Home

Rechtbank Noord-Holland, 11-12-2020, ECLI:NL:RBNHO:2020:10134, AWB - 20 _ 4062

Rechtbank Noord-Holland, 11-12-2020, ECLI:NL:RBNHO:2020:10134, AWB - 20 _ 4062

Gegevens

Instantie
Rechtbank Noord-Holland
Datum uitspraak
11 december 2020
Datum publicatie
18 december 2020
ECLI
ECLI:NL:RBNHO:2020:10134
Zaaknummer
AWB - 20 _ 4062

Inhoudsindicatie

Beroep kennelijk niet-ontvankelijk.

Uitspraak

Zittingsplaats Haarlem

Bestuursrecht

zaaknummer: HAA 20/4062

[X] , te [Z] , eiseres

(gestelde gemachtigde: B. Chanhih),

en

de inspecteur van de Belastingdienst, verweerder.

Procesverloop

Eiseres heeft beroep ingesteld tegen de uitspraak op bezwaar van verweerder van 12 juni 2020, gericht tegen de navorderingsaanslag inkomstenbelasting en premie volksverzekeringen 2014.

Overwegingen

1. De rechtbank doet op grond van artikel 8:54 van de Algemene wet bestuursrecht (Awb) uitspraak zonder zitting.

2. Iemand die beroep instelt, moet op grond van artikel 6:5, eerste lid, aanhef en onder d, van de Awb in het beroepschrift de gronden van het beroep vermelden. Dat houdt in: zeggen op welke specifieke punten hij of zij het niet eens is met het bestreden besluit. Als dat niet gebeurt, kan de rechtbank na een herstelmogelijkheid het beroep op grond van artikel 6:6 van de Awb niet-ontvankelijk verklaren.

3. Eiseres heeft geen beroepsgronden vermeld in het beroepschrift. Voorts merkt de rechtbank op dat eiseres, gelet op de artikelen 6:5 en 6:6 van de Awb, en gelet op het bepaalde in artikel 8:24, tweede lid, van de Awb in samenhang met artikel 6:6 van de Awb, ook in verzuim is geweest een machtiging over te leggen.

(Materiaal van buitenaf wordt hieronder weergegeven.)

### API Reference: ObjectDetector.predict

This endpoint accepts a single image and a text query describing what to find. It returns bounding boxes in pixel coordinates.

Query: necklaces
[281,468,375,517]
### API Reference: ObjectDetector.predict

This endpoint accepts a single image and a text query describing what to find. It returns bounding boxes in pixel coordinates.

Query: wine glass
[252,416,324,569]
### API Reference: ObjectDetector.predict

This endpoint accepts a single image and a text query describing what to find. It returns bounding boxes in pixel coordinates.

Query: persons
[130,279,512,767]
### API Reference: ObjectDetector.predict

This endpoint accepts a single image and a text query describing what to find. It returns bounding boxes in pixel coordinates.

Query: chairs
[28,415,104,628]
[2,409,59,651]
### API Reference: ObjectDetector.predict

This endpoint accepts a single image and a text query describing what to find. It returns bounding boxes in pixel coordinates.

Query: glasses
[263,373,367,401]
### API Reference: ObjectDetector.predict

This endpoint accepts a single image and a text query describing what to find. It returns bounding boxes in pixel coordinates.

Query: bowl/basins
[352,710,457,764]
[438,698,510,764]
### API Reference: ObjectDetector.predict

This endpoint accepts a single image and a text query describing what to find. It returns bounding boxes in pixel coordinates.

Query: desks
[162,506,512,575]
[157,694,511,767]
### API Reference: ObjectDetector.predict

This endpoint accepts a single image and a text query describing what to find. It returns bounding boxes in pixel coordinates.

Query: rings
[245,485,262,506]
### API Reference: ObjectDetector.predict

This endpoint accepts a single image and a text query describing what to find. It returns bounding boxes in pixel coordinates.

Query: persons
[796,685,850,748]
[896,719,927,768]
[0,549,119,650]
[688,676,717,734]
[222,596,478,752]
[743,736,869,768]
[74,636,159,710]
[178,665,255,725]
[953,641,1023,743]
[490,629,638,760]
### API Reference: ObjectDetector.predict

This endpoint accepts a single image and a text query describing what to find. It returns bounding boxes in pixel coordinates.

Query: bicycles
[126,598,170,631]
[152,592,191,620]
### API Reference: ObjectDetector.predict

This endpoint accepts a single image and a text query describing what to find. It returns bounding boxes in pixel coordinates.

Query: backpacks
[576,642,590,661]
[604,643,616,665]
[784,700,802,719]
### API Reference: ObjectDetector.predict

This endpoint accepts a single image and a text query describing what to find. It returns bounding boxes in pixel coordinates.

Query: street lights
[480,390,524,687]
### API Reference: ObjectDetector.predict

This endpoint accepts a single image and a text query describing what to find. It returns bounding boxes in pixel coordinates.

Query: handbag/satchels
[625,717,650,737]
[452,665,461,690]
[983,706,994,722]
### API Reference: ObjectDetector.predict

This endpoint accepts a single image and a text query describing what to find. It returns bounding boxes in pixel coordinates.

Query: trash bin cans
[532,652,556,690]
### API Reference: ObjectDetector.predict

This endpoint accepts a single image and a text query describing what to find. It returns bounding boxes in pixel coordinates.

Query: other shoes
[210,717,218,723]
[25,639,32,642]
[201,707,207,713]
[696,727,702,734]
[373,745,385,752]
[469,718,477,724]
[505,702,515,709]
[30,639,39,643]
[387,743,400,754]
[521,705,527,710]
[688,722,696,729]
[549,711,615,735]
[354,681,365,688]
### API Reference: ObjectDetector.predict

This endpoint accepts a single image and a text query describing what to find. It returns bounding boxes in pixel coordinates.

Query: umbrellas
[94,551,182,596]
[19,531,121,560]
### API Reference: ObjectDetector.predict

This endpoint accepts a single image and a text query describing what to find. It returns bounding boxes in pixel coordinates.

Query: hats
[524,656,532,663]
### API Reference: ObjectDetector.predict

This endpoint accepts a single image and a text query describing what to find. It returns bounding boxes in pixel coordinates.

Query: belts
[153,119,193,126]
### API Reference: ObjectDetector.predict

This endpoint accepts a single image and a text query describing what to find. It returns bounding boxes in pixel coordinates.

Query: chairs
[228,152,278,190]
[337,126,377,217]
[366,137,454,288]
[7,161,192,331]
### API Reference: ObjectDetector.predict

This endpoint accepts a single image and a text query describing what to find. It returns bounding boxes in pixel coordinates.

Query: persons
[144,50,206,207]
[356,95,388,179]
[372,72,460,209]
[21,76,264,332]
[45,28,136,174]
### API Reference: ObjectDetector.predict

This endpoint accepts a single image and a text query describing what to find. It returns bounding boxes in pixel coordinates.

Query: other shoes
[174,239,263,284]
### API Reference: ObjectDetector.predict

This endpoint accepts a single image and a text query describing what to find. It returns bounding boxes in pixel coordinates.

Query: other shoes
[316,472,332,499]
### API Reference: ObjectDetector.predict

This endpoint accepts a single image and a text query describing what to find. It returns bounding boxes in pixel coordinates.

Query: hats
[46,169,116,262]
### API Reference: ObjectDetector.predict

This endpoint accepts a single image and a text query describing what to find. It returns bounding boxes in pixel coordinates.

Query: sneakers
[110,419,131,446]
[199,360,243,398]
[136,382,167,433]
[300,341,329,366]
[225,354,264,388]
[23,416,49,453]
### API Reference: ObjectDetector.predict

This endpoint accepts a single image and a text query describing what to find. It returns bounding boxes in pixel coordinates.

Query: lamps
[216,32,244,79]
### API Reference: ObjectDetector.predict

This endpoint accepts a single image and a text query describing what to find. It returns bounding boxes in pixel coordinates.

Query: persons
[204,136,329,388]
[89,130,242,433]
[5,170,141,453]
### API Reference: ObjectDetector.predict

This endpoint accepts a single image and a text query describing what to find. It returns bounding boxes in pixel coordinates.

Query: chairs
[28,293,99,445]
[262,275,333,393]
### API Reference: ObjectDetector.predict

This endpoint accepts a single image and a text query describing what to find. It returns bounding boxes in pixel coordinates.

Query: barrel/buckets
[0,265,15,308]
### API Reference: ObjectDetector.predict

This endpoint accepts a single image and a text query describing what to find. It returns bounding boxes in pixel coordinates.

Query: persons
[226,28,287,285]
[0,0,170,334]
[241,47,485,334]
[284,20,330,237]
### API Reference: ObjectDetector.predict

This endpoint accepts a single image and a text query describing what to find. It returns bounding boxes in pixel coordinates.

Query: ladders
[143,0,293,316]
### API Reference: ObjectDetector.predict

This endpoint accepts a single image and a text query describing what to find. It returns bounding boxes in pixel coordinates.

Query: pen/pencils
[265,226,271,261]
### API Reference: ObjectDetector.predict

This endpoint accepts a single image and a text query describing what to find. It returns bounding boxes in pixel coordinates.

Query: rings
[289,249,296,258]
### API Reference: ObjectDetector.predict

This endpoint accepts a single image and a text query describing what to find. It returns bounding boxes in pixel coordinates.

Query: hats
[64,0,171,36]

4. De rechtbank heeft eiseres bij aangetekende brief van 24 augustus 2020 verzocht om binnen vier weken deze verzuimen te herstellen. Nader door de rechtbank ingesteld onderzoek bij PostNL heeft uitgewezen dat deze brief op 25 augustus 2020 is bezorgd en dat voor ontvangst is getekend.

5. Eiseres heeft binnen de gestelde termijn geen gronden ingediend. Eiseres heeft ook niet binnen de gestelde termijn een machtiging overgelegd. Eiseres heeft geen reden gegeven voor dit verzuim. Het is de rechtbank dan ook niet gebleken dat eiseres een goede verontschuldiging heeft,

6. Het beroep is daarom kennelijk niet-ontvankelijk.

7. Voor een proceskostenveroordeling bestaat geen aanleiding.

Beslissing

De rechtbank verklaart het beroep niet-ontvankelijk.

Deze uitspraak is gedaan door mr. M.C. van As, rechter, in aanwezigheid van N. Joacim, griffier. Deze uitspraak is gedaan op 11 december 2020.

Als gevolg van maatregelen rondom het coronavirus is deze uitspraak niet uitgesproken op een openbare uitsprakenzitting. Zodra het openbaar uitspreken weer mogelijk is, wordt deze uitspraak, voor zover nodig, alsnog in het openbaar uitgesproken.